* [Work task 1]: In the figure skating passage, who was labeled the Quad King, and for what?
* [Work task 2]: Say whether each statement agrees with the figure skating passage, answering yes or no and quoting the deciding words: (a) Triple Axels were common among men in the late 1980s. (b) Goebel's three quads were toes and Sal. (c) By 2002, quads had become a low-risk element.
* [Work task 3]: Extend the figure skating passage, picking up after its final sentence.

* [Document segment]:
- Opening Delimiter -

The Quad "evolution" in ladies just seems off compared to how the the sport evolved into doubles and then triples and then quads every other time. I think it was kind of unprecedented in the sport of figure skating that not only was the technical arsenal progressing, but it was progressing in a way that it was only happening from not only one country but one training camp and it seemingly came out of nowhere whereas technical progress beforehand seemed to look like a natural evolution that was occurring in multiple countries after being built up gradually by previous generations. And it's not only the ability to do multiple and many quads in one program but the sheer consistency of being able to do it and WITH non-stop stamina-killing choreography/transitions with uber flexibility.

Like it seemed as if quads slowly happened in the late 1980s by some daring men who may or may not have landed. Triple Axels still weren't that common from men in that era either. Then triple axels started to become "normalized" and top contenders were doing it. Three Olympics fly by, and then by 2002, men were doing multiple quads in their program, but that meant 2 or 3 while other men were trying to do 1. Timothy Goebel was labeled the Quad King by being the first to do three quads in one long program (toes and Sal) but other men from various different countries were not far behind him. That said, quads were still a high risk-high reward element and it took time for more and more men to have at least one consistent quad.

- Closing Delimiter -

* [Data supplied]:
- Opening Delimiter -

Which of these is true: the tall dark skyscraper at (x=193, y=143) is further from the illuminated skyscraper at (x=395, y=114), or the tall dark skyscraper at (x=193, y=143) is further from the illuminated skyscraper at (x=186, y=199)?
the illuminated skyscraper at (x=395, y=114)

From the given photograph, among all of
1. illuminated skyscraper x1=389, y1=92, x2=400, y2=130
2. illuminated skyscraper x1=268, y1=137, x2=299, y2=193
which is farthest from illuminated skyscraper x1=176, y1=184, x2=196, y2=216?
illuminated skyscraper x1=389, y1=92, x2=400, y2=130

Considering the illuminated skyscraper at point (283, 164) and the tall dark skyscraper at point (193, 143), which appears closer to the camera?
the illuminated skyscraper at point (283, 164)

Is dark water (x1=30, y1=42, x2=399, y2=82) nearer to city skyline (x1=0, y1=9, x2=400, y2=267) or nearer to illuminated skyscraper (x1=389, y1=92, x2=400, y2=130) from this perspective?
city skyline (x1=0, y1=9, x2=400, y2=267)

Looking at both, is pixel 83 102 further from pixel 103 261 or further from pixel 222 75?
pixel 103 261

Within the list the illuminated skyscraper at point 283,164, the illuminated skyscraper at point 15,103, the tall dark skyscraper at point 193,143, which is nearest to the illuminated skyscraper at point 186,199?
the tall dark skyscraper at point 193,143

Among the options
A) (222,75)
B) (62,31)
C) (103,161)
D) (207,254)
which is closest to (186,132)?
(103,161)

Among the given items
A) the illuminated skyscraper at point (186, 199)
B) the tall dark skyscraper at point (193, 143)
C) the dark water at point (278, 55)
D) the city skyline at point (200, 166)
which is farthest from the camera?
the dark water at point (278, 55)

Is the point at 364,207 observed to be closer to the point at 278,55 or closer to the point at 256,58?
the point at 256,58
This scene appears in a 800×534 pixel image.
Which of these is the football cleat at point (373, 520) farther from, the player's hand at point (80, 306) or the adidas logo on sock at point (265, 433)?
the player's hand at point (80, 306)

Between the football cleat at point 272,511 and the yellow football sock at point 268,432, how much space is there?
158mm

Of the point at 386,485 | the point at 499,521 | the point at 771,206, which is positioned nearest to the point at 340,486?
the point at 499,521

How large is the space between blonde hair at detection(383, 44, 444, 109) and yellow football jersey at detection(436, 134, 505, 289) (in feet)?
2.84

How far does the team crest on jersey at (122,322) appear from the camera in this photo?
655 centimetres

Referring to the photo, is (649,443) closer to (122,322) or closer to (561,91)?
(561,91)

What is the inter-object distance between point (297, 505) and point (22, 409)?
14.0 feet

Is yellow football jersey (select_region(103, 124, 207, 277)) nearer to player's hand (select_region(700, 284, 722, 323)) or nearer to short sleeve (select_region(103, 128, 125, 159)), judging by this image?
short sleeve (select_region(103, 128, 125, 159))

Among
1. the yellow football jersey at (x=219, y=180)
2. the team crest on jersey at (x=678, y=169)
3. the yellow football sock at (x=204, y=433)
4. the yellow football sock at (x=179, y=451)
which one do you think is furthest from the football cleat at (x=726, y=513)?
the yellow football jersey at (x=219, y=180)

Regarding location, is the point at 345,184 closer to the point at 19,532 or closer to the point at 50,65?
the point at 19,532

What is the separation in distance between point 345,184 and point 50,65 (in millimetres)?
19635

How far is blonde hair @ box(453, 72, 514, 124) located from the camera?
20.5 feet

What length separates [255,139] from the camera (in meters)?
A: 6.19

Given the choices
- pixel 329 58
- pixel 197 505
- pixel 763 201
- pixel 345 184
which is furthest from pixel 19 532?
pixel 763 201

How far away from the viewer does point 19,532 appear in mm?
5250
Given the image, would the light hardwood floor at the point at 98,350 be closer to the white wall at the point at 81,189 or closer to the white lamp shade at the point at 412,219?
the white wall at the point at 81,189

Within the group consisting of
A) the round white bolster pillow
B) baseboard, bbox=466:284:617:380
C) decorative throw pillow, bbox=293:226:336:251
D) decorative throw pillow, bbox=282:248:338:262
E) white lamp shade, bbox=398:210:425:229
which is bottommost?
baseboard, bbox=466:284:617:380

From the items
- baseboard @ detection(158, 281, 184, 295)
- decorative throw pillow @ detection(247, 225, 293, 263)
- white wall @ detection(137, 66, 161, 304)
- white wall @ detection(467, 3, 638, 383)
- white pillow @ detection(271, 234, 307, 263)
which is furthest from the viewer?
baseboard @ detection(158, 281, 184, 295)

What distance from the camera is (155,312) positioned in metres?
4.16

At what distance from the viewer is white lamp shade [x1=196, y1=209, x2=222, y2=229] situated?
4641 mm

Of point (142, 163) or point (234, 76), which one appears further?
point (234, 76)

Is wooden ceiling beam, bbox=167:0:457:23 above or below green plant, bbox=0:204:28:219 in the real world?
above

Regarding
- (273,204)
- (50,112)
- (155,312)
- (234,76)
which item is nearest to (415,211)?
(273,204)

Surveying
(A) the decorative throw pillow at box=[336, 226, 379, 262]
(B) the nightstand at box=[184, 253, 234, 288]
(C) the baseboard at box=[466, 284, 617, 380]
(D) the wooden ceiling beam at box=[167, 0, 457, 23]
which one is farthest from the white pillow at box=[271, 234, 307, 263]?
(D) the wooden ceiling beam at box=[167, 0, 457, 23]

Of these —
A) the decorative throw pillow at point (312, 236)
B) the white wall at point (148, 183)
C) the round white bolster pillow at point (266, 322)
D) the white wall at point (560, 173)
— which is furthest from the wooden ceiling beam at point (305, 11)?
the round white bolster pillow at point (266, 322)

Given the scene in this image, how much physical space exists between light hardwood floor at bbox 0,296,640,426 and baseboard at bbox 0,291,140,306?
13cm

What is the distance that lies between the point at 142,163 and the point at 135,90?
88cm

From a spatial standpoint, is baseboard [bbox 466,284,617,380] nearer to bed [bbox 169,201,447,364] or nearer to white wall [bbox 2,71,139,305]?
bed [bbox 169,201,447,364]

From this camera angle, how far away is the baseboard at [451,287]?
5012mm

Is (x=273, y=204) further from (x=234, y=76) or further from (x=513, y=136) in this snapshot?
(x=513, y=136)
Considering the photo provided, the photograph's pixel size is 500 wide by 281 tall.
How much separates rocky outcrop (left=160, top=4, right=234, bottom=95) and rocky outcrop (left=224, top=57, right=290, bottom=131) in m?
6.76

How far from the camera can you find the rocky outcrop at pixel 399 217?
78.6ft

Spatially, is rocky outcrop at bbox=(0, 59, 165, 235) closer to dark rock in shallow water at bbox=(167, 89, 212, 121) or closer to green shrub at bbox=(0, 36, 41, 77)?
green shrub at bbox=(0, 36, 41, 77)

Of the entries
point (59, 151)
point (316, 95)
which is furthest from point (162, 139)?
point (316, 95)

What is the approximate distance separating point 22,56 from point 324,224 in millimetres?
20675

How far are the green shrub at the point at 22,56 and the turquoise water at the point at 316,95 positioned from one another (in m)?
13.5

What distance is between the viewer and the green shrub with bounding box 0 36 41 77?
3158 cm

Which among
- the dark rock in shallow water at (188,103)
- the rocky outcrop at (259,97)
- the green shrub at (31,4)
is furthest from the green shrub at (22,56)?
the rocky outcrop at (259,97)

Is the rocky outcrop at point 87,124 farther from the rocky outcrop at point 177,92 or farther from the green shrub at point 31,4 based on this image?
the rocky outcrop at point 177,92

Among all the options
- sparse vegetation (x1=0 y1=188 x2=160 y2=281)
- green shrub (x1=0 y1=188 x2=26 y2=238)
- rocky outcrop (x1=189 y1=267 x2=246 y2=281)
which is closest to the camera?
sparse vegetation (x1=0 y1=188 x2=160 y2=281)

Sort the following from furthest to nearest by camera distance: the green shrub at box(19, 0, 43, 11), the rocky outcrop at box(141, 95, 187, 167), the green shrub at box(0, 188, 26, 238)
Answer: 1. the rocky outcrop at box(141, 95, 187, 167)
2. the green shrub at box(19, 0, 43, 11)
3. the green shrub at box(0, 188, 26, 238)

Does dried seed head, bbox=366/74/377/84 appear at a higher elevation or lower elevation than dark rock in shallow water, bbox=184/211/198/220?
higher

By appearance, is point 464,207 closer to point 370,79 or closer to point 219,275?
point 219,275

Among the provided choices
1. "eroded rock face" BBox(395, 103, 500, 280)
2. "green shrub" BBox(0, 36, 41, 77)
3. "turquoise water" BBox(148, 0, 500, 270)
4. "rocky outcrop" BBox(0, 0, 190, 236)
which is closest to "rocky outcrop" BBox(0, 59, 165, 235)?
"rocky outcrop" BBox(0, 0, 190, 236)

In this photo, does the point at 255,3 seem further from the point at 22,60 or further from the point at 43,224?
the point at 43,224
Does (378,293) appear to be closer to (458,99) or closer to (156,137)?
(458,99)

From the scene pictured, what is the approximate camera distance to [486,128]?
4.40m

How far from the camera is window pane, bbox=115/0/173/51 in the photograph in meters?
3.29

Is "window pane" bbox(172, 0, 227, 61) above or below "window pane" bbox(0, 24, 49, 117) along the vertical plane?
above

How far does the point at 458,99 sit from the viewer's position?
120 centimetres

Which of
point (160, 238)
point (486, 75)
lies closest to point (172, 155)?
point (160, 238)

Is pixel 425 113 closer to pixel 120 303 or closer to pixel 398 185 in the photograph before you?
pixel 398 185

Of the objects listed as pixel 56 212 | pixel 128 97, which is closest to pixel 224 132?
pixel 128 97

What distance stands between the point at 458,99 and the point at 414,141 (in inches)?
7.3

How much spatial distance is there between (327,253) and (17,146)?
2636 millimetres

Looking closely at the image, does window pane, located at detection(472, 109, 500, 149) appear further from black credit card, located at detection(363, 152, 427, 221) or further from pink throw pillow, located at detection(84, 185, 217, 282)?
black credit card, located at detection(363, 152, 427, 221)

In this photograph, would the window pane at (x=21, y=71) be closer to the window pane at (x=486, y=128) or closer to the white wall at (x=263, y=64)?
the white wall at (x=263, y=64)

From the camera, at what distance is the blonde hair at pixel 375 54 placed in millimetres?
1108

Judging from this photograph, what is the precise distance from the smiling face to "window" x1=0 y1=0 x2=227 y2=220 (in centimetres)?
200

- Closing Delimiter -

* [Expected output 1]: Timothy Goebel, for being the first to do three quads in one long program.

* [Expected output 2]:
(a) No: "Triple Axels still weren't that common from men in that era either."
(b) Yes: "the first to do three quads in one long program (toes and Sal)"
(c) No: "quads were still a high risk-high reward element"

* [Expected output 3]:
After 2002, (with one slight off-cycle when quads were seriously devalued and URs were harsh from the 2008-10 COP), it took coaching all-around some time to catch up...leading to the Quad evolution in 2016 prompted by the younger senior men, but it was multiple men from different countries and they were coming from decades of men trying quads and slowly increasing the number and types of quads attempted in a program. Even then, people complained that a younger Nathan and skaters like Vincent were having emptier programs in order to make room for these quads, which makes the evolution look more organic and natural because it often happens that when technical boundaries are being pushed, the initial generation doing the pushing have to sacrifice something....usually it's the ability to do complex and busy choreography (and not mastering other non-jump elements). Then the coaching catches up an Olympic or two or three cycles later with younger skaters who have been conditioned earlier on, and who have evolved from what had taken place in previous generations, to be able to do good spins, fuller choreography, and have the higher arsenal of jumps in your pocket.

Same thing with pairs skating. Throw triples and solo triples evolved in a very organic way, or seemingly organic way. The reason why more 3A and throw quads aren't happening is because of the COP but there have been slow movement towards pairs training such moves (and Gordeeva/Grinkov were training quad split twists, right?).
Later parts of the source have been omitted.